EXTRAIT DE PAGE
※ ※ ※
Votre demande pour obtenir l’autorisation pour votre retour ou entrée au Canada après la mesure d’expulsion rendue contre vous Maria Elena Parra Andujo le 23 mai 2003 relativement à une infraction aux termes de l’article 36 et l’article 49 de la même Loi, a été refusée le 23 juillet 2010. Ci-jointe, vous en trouverez l[a] copie.

 

Le paragraphe 11(1) de la Loi stipule que : « l’étranger doit, préalablement à son entrée au Canada, demander à l’agent les visas et autres documents requis par règlement, lesquels sont délivrés sur preuve, à la suite d’un contrôle, qu’il n’est pas interdit de territoire et se conforme à la présente loi. Le paragraphe 2(2) stipule que, sauf disposition contraire de la présente loi, toute mention de celle-ci vaut également mention des règlements pris sous son régime. »

 

Après avoir étudié votre demande, je conclus que celle-ci ne répond pas aux exigences de la Loi et de son règlement d’application pour les raisons susmentionnées. Votre demande est donc rejetée.

 

[14]           Comme la décision s’appuie sur une décision défavorable concernant une demande d’ARC, le STIDI indique ce qui suit :

[traduction] l’ARC est rejetée. PAr conséquent, je ne suis pas convaincu que PA n’Est pas interdite de territoire et qu’elle satisfait aux exigences de la loi figurant au paragraphe 11(1).

 

 

V. Position des parties

[15]           La demanderesse fait valoir que la décision comporte les erreurs suivantes, qui sont suffisantes pour permettre son contrôle :

A)    L’agent n’a pas considéré la faible gravité de l’infraction à la LIPR et le fait que le régime législatif permet qu’une mesure d’interdiction de séjour conditionnelle peut se transformer en mesure d’expulsion, mais que cela n’est pas obligatoire;

B)     L’agent n’a pas considéré plusieurs autres facteurs expressément requis selon les directives du ministre, à savoir :

a.       que la seule infraction commise par la demanderesse consiste à être restée au Canada, après la décision défavorable de la Commission, pour demander un ERAR;

b.      que la demanderesse a promptement quitté le Canada après la décision défavorable concernant l’ERAR;

c.       que la demanderesse a payé son billet d’avion pour rentrer au Mexique;

d.      que la demanderesse n’a enfreint aucune autre disposition en matière d’immigration;

e.       que la demanderesse disposait d’une offre d’emploi;

f.        que la demanderesse était une immigrante sélectionnée par le Québec;

g.       que la demanderesse a étudié pendant son séjour au Canada, qu’elle a appris les deux langues et qu’elle travaillait;

h.       que la demanderesse a fait du bénévolat pendant son séjour au Canada.

C)    La décision de l’agent comporte des erreurs de fait flagrantes, à savoir :

a.       que le conseiller fait référence à l’article 36 de la LIPR dans sa décision;

b.      que le formulaire autorisant l’ambassade canadienne à lui envoyer les frais relatifs au droit de résidence permanente a été envoyé au mauvais destinataire : « Leonardo Pantoja Munoz » (DD, à la p. 16);

c.       que la demanderesse n’a jamais reçu le courriel envoyé le 24 mars 2010.
※ ※ ※
DONNÉES DE L'EXERCICE

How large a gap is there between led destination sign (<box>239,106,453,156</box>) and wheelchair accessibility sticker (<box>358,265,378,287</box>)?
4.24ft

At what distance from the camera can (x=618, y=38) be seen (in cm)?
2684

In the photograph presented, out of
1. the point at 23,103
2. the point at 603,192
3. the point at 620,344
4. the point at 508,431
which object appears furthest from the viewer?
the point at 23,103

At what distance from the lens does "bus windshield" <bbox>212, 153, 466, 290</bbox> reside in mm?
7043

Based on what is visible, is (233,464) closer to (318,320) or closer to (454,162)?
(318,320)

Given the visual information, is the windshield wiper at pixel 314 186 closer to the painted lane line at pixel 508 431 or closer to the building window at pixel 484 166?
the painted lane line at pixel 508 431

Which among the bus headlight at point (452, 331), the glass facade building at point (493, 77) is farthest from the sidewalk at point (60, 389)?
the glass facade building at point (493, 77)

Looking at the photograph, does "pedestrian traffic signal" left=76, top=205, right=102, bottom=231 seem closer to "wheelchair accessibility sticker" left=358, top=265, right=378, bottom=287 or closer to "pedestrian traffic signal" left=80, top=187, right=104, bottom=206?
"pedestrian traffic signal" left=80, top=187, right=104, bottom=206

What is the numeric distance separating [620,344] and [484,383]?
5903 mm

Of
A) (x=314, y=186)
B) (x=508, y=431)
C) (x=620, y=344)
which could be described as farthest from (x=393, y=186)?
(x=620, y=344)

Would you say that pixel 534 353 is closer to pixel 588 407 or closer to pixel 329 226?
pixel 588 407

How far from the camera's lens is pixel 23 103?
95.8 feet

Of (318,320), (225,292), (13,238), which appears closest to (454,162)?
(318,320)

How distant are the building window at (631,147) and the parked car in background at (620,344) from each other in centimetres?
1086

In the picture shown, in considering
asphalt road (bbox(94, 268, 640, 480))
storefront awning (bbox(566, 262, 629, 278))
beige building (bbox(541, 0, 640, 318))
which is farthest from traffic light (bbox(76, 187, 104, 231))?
※ ※ ※
CONSIGNE A
Répondez aux questions suivantes à partir de l'extrait :
(i) À quelle date la demande d'autorisation de retour au Canada a-t-elle été refusée ?
(ii) Vers quel pays la demanderesse a-t-elle payé son billet d'avion pour rentrer ?
(iii) Quelle est la date du courriel que la demanderesse n'a jamais reçu ?
CONSIGNE B
Remplacez « farthest » par « most distant » dans les enregistrements, en commençant à la ligne qui contient « Which among the » et en terminant à la fin des enregistrements, bornes comprises. Reproduisez uniquement ces lignes, sans aucune autre modification.
Les enregistrements n'ont aucun lien avec l'extrait.

RÉPONSE A
(i) Le 23 juillet 2010.
(ii) Le Mexique.
(iii) Le 24 mars 2010.

RÉPONSE B
Which among the bus headlight at point (452, 331), the glass facade building at point (493, 77) is most distant from the sidewalk at point (60, 389)?
the glass facade building at point (493, 77)

Looking at the photograph, does "pedestrian traffic signal" left=76, top=205, right=102, bottom=231 seem closer to "wheelchair accessibility sticker" left=358, top=265, right=378, bottom=287 or closer to "pedestrian traffic signal" left=80, top=187, right=104, bottom=206?
"pedestrian traffic signal" left=80, top=187, right=104, bottom=206

What is the numeric distance separating [620,344] and [484,383]?
5903 mm

Of
A) (x=314, y=186)
B) (x=508, y=431)
C) (x=620, y=344)
which could be described as most distant from (x=393, y=186)?
(x=620, y=344)

Would you say that pixel 534 353 is closer to pixel 588 407 or closer to pixel 329 226?
pixel 588 407

How far from the camera's lens is pixel 23 103?
95.8 feet

Of (318,320), (225,292), (13,238), which appears closest to (454,162)?
(318,320)

How distant are the building window at (631,147) and the parked car in background at (620,344) from each other in centimetres?
1086

In the picture shown, in considering
asphalt road (bbox(94, 268, 640, 480))
storefront awning (bbox(566, 262, 629, 278))
beige building (bbox(541, 0, 640, 318))
which is most distant from traffic light (bbox(76, 187, 104, 231))?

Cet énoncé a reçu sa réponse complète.